Minimizing CPU-GPU memory transfer is critical, because latency issues with transfer between internal memories can negate any speedups gained from making the code run in parallel. The transfer speed across the bus can be as low as 10 Gb/s where as internally GPUs can achieve a bandwidth in excess of 100 Gb/s. As a result, even one bottleneck in the code can completely negate any performance benefits. As a result, it is generally a good idea to port all code that can be parallelized to the GPU and not just portions that are causing the current performance bottleneck. Specific commands are written into the code to transfer information from the CPU (host) to the GPU (device), and back again.

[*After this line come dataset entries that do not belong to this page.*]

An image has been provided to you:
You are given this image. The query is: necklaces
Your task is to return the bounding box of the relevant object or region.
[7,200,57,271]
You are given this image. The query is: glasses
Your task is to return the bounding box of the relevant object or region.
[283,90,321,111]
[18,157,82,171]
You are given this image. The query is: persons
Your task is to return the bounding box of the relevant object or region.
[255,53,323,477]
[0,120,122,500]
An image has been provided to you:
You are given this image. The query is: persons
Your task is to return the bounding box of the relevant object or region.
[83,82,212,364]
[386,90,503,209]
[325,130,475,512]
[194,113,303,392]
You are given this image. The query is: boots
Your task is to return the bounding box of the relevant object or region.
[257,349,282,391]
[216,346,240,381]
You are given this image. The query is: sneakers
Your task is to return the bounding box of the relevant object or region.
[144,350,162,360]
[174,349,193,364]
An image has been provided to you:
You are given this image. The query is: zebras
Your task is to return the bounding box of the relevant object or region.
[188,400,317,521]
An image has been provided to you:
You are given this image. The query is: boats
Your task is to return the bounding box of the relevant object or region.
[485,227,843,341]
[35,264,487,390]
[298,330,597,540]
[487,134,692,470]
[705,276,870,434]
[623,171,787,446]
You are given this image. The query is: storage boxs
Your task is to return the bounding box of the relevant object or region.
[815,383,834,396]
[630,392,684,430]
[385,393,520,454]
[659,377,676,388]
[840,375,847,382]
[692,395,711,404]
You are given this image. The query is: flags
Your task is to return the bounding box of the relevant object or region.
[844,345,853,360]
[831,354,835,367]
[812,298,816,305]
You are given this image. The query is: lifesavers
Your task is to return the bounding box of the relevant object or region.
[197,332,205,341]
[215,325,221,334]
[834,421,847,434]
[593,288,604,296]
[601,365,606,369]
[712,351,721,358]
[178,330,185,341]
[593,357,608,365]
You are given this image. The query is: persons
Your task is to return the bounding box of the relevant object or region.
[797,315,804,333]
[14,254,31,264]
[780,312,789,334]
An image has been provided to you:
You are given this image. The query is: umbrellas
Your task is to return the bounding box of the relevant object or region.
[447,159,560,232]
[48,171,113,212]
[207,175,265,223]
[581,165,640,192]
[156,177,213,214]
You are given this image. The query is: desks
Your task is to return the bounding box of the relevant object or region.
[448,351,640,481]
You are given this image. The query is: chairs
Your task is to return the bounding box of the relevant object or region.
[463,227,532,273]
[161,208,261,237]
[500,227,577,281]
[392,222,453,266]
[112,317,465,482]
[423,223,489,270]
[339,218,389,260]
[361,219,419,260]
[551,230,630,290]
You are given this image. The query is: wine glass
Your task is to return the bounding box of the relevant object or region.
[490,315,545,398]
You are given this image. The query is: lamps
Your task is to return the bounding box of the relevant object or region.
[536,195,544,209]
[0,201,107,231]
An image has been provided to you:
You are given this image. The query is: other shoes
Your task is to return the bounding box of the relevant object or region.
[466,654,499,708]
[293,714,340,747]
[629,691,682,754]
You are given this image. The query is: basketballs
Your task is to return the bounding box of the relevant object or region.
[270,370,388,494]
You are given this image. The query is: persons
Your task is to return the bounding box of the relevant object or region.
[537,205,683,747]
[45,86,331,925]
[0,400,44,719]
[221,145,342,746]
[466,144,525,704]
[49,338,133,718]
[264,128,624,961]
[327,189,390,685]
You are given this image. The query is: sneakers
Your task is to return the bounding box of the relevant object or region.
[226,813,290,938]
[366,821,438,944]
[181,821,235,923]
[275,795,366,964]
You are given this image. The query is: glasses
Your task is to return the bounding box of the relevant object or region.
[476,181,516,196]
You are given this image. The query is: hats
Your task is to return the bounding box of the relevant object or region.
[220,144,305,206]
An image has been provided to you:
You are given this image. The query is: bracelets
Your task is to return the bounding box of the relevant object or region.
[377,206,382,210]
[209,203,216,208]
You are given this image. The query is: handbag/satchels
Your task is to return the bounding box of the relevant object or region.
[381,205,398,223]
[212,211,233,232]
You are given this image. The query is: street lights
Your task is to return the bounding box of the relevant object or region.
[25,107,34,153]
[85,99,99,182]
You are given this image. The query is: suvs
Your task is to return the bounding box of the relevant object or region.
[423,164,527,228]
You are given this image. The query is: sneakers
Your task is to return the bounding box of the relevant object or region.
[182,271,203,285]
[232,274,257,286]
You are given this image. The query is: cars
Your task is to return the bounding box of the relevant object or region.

Coalescing memory access On CPUs memory in cache can be accessed much faster than memory that is being stored in RAM. Because GPUs do not typically have a high speed shared cache. The concept of coalescing or grouping memory access is very important. Below is an example of coalesced memory access.
Bad memory Access
__global__ void compute_vel(float* dns, float* mtm, float* vel) { int i = (blockDim.x*blockIdx.x + threadIdx.x); float dns_i = dns[i]; for(int j = 0; j < ndim; j++) vel[i*ndim+j] = mtm[i*ndim+j] / dns_i; }
Coalesced Memory Access
__global__ void compute_vel(int N, float* dns, float* mtm, float*vel) { int i = blockDim.x*blockIdx.x + threadIdx.x; float dns_i = dns[i]; for(int j = 0; j < ndim; j++) vel[i+j*N] = mtm[i+j*N] / dns_i; }
Other Performance Considerations
- Use shared/constant/texture memory whenever possible
- Overlap kernel execution with data transfer using streams
5.1 CUDA Performance examples
| |
| |
6 Thrust Library
Writing efficient parallel code for non-trivial or non embarrassingly parallel problems can be quite difficult in CUDA. Understanding of the GPU hardware architecture (the lack of caching in global memory or the way threads are physically executed as warps of 32 threads, for example) are critical for achieving good performance. The thrust library attempts to simplify CUDA development by providing efficient implementations for common tasks which are quite difficult to perform efficiently in CUDA [1].
Among other algorithms, thrust provides random number generation, parallel reductions, and parallel sort.